__WHAT THE EXERCISE ASKS__
Translate this sentence from the post below on global warming in the Republican primaries into Spanish: "In two days, Michigan will be voting and it looks like Global Warming might again be key."

__PROVIDED PASSAGE__
-----

Republicans vote Global Warming? New Hampshire? Michigan?

Of the Republican pack fighting over the scraps for the Republican nomination for President, only John McCain chose to speak about Global Warming in New Hampshire.  And, according to Time Magazine, Global Warming was one of eight keys to New Hampshire, with that being the only substantive issue.   And, it seems quite possible that hot weather (and Global Warming) was a key to John McCain’s victory in New Hampshire’s Republican primary last week.

In two days, Michigan will be voting and it looks like Global Warming might again be key. In this case, it could assure that John McCain does not come out on top in the voting.

Now, when it came to New Hampshire, a number of organizations made a dedicated effort to make Global Warming a top agenda in this leading Presidential primary. 

And, John McCain made Global Warming a top issue in New Hampshire in his talks.

“I will clean up the planet,” McCain said. “I will make global warming a priority.”

… appearing before a crowd of several hundred in this relatively liberal city, he focused solely on the environmental argument. He didn’t mention nuclear power. He was appealing directly to the state’s sizable environmental community …

And, this focus gave not just sound bites, but also photo bites …

Speaking outside the statehouse, McCain was cheered by a group of sign-wielding environmentalists. McCain cheered them back: “Way to go, global warming folks!” A hoarse-sounding McCain told the crowd: “I want to assure you I will make this planet clean … we will hand to you a cleaner planet than the one you were living in before I became president of the United States, I promise you that.”

-----

Outline labeling records
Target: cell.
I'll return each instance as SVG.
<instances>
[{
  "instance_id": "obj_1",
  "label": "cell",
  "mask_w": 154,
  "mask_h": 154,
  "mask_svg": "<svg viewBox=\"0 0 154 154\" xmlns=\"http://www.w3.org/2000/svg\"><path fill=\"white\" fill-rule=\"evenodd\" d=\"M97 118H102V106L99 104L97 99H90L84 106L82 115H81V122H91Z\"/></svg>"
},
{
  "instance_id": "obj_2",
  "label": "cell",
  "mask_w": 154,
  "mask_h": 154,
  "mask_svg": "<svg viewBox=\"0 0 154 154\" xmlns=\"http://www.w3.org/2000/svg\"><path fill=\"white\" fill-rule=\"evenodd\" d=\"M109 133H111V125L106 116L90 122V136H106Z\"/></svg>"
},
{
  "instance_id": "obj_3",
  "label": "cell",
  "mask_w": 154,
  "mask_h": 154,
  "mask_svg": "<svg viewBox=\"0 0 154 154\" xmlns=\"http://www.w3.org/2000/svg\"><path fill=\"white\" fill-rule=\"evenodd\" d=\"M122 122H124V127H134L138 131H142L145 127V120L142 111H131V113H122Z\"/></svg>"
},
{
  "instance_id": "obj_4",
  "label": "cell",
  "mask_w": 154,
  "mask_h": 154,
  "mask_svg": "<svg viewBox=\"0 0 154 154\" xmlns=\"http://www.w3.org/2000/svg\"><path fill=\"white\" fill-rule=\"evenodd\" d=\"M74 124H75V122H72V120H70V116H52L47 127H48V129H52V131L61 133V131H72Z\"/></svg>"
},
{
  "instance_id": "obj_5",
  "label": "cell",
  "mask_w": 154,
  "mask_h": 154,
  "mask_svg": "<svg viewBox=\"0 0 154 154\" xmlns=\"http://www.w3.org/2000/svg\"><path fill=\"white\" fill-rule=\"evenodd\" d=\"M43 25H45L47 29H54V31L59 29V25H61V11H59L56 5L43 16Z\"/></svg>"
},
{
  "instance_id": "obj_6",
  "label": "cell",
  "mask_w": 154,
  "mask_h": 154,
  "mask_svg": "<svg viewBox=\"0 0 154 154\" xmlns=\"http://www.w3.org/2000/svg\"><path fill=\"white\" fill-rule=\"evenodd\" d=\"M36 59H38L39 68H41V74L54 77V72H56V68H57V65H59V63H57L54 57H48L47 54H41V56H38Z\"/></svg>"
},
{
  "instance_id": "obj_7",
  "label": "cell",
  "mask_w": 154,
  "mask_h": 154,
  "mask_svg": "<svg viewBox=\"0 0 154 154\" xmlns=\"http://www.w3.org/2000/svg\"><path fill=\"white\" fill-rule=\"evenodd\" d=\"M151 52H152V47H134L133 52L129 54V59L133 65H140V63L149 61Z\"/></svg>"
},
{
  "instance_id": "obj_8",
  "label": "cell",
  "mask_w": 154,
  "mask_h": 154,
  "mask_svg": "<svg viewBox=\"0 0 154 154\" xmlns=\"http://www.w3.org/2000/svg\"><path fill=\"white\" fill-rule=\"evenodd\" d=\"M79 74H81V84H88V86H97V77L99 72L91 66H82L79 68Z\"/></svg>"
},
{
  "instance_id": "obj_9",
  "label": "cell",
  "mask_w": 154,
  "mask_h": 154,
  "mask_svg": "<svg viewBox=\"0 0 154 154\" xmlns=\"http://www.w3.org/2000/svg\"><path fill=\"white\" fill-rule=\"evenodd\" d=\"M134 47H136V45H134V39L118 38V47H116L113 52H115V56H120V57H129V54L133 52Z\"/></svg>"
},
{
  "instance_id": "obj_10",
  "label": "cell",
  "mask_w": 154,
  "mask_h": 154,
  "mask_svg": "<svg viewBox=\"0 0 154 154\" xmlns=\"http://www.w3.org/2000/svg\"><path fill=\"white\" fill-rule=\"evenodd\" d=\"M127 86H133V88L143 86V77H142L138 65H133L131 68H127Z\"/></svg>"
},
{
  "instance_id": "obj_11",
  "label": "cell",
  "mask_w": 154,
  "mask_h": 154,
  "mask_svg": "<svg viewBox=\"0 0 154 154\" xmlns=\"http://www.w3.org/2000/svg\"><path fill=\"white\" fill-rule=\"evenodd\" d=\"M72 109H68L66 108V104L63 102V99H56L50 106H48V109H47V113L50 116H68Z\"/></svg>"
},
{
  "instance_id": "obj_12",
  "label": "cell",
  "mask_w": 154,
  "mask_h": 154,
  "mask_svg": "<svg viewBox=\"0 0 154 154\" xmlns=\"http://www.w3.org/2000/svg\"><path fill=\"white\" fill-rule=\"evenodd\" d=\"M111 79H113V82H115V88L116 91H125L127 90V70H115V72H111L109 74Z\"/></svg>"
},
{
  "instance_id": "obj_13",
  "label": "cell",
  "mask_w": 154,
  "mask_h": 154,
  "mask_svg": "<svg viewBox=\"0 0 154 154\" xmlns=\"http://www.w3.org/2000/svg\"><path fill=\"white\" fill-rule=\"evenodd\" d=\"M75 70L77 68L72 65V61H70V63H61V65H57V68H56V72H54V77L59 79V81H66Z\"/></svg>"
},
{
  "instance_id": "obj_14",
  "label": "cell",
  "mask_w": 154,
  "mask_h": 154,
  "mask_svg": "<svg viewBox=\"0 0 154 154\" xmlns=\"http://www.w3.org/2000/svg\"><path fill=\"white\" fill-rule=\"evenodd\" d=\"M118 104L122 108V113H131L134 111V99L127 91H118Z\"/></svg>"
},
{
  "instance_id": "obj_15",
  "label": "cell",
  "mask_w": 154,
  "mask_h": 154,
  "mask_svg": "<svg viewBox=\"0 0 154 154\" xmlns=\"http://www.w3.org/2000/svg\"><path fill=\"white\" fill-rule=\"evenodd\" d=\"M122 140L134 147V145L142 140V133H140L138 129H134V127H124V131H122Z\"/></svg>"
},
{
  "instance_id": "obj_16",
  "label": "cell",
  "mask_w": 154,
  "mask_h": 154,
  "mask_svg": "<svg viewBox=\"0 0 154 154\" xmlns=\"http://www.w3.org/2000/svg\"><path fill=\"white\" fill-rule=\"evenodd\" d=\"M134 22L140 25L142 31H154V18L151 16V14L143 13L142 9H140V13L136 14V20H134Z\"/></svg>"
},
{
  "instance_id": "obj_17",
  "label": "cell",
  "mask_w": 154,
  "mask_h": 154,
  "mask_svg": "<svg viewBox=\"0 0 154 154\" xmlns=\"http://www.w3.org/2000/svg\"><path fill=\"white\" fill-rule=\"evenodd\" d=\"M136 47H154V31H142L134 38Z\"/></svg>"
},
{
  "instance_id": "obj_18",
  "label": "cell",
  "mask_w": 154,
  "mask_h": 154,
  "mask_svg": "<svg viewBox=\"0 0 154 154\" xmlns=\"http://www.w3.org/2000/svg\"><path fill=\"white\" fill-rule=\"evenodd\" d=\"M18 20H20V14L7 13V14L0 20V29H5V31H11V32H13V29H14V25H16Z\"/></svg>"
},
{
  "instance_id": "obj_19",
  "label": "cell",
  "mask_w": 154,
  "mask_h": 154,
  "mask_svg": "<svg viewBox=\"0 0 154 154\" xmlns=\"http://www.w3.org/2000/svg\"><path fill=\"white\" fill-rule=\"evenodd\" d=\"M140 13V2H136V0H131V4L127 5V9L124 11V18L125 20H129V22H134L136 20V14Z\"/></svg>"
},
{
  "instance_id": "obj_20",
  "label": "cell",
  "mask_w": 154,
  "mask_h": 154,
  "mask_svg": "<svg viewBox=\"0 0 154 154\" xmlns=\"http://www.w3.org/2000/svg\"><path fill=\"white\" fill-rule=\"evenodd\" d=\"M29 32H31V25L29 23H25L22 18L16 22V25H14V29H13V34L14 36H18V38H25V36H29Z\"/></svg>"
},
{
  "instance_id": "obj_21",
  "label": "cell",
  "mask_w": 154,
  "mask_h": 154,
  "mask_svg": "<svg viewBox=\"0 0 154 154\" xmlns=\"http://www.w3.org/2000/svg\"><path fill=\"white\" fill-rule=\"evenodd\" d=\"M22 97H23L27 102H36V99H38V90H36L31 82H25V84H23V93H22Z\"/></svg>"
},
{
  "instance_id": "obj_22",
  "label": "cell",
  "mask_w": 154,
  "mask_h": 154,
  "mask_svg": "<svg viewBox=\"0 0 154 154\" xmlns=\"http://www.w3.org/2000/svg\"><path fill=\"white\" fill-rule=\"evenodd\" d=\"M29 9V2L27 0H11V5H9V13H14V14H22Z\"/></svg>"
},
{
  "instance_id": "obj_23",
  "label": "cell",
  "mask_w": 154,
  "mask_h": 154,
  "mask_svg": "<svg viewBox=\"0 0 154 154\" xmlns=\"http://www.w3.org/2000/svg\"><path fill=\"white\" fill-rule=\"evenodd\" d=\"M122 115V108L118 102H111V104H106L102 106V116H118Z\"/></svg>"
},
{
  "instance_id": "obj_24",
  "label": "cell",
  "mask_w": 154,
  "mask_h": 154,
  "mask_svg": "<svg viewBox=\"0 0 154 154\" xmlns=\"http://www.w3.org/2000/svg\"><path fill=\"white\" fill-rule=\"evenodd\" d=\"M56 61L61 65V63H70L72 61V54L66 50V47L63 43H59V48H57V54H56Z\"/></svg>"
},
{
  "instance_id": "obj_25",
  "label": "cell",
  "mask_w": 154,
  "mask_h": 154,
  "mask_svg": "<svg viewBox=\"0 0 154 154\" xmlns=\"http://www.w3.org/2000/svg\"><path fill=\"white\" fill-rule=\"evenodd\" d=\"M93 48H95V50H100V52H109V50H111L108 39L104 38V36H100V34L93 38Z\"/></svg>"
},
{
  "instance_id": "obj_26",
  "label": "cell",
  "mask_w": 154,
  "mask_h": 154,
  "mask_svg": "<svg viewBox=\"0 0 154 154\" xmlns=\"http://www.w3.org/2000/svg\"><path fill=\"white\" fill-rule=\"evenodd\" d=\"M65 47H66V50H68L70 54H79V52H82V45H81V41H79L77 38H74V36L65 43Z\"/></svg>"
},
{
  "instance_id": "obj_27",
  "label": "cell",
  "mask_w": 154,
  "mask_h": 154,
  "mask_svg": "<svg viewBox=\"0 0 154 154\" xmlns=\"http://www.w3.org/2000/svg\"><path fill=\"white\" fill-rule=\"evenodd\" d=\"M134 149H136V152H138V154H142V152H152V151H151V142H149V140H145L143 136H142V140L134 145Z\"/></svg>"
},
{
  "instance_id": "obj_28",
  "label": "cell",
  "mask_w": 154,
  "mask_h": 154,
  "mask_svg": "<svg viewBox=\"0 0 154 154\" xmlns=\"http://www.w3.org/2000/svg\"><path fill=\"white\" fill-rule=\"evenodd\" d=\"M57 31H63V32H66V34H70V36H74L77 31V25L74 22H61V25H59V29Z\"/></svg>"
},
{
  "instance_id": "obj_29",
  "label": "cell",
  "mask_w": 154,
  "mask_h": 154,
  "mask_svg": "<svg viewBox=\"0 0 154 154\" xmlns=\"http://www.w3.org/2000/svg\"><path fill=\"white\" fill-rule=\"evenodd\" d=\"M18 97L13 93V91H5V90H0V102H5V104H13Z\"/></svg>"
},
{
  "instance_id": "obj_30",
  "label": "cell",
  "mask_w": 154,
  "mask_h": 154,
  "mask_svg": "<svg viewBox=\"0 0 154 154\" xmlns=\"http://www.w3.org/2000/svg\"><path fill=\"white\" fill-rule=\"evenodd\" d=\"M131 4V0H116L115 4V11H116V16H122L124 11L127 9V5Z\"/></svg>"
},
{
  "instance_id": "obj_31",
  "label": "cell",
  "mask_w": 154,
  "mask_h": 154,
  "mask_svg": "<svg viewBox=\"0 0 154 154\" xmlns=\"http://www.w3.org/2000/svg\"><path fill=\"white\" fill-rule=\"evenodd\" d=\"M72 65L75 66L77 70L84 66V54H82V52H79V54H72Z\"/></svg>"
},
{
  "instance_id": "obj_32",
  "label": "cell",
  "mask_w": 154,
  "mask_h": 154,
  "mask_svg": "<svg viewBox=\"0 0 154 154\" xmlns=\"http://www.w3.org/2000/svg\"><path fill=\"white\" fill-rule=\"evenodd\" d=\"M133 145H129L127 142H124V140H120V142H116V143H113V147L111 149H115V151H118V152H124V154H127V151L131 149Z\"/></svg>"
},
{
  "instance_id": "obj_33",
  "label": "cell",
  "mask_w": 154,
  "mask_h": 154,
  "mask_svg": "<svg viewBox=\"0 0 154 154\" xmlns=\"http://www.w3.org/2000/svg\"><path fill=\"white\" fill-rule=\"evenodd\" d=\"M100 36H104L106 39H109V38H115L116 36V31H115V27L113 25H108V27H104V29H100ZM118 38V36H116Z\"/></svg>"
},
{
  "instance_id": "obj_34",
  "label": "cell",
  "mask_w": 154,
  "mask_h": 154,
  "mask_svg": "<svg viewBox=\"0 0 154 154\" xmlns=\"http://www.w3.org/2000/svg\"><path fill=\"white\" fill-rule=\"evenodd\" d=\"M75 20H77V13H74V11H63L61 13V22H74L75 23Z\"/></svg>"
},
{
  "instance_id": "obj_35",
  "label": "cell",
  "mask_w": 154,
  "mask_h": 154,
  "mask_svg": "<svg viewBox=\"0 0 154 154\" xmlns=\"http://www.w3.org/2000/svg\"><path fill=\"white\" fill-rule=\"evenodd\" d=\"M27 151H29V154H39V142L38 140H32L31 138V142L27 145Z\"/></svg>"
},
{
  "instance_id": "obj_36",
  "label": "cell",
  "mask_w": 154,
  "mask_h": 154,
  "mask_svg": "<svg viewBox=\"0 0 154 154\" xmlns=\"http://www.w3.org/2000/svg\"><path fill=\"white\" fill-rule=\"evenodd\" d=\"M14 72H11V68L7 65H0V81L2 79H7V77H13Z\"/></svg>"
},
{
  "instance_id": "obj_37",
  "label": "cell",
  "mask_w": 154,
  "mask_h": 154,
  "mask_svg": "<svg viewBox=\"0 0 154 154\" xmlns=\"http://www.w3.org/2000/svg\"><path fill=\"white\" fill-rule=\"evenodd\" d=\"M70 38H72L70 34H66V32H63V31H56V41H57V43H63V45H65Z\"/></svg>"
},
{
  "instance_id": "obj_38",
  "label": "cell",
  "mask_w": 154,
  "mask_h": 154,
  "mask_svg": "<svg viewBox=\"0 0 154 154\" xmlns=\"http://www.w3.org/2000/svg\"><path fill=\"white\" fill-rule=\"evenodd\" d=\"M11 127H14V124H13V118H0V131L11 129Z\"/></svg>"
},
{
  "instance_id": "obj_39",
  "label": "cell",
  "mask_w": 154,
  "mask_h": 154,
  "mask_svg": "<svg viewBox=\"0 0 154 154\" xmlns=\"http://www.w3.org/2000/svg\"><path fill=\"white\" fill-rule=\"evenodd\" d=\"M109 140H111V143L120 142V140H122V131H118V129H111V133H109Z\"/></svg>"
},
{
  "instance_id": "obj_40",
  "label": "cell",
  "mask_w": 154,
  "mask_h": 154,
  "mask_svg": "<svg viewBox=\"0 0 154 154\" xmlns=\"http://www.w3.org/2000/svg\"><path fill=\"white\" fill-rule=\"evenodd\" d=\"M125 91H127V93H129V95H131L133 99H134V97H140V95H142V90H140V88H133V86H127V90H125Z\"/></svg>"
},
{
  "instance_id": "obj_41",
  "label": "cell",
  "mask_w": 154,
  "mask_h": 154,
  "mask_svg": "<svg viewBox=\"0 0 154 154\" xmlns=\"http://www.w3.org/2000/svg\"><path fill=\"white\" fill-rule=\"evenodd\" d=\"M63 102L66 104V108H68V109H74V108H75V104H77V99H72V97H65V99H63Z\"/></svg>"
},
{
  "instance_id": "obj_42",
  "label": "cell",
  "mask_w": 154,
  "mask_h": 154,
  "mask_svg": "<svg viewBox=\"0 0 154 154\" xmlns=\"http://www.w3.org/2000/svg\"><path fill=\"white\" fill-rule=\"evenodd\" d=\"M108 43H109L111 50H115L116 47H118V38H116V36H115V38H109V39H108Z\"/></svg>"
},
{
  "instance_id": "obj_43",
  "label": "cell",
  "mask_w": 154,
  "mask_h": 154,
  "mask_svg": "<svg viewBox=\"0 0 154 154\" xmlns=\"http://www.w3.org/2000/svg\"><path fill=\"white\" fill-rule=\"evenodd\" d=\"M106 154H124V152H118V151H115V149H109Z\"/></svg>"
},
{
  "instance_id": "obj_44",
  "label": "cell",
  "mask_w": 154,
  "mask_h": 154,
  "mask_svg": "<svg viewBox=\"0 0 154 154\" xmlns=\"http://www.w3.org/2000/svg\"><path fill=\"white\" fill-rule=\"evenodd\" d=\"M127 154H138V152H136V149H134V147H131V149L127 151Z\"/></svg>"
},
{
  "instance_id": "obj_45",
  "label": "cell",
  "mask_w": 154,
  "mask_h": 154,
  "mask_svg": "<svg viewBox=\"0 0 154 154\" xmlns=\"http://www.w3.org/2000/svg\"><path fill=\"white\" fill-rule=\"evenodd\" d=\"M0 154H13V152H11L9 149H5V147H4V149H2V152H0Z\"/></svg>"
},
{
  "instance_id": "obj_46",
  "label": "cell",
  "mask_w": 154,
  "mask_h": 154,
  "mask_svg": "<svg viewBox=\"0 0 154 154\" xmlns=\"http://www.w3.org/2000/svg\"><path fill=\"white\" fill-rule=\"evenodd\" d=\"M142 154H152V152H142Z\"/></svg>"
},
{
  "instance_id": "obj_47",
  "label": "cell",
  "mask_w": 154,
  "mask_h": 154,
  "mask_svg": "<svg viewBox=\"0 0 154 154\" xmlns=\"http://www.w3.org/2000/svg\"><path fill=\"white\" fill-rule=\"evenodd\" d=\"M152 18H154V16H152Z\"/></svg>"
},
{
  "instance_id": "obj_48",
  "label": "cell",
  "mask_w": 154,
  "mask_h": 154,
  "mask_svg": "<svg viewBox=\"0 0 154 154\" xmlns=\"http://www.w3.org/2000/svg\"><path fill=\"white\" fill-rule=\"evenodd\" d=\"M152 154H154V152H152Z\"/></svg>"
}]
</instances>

-----

__FINAL RESULT__
Dentro de dos días, Michigan votará y parece que el calentamiento global podría volver a ser clave.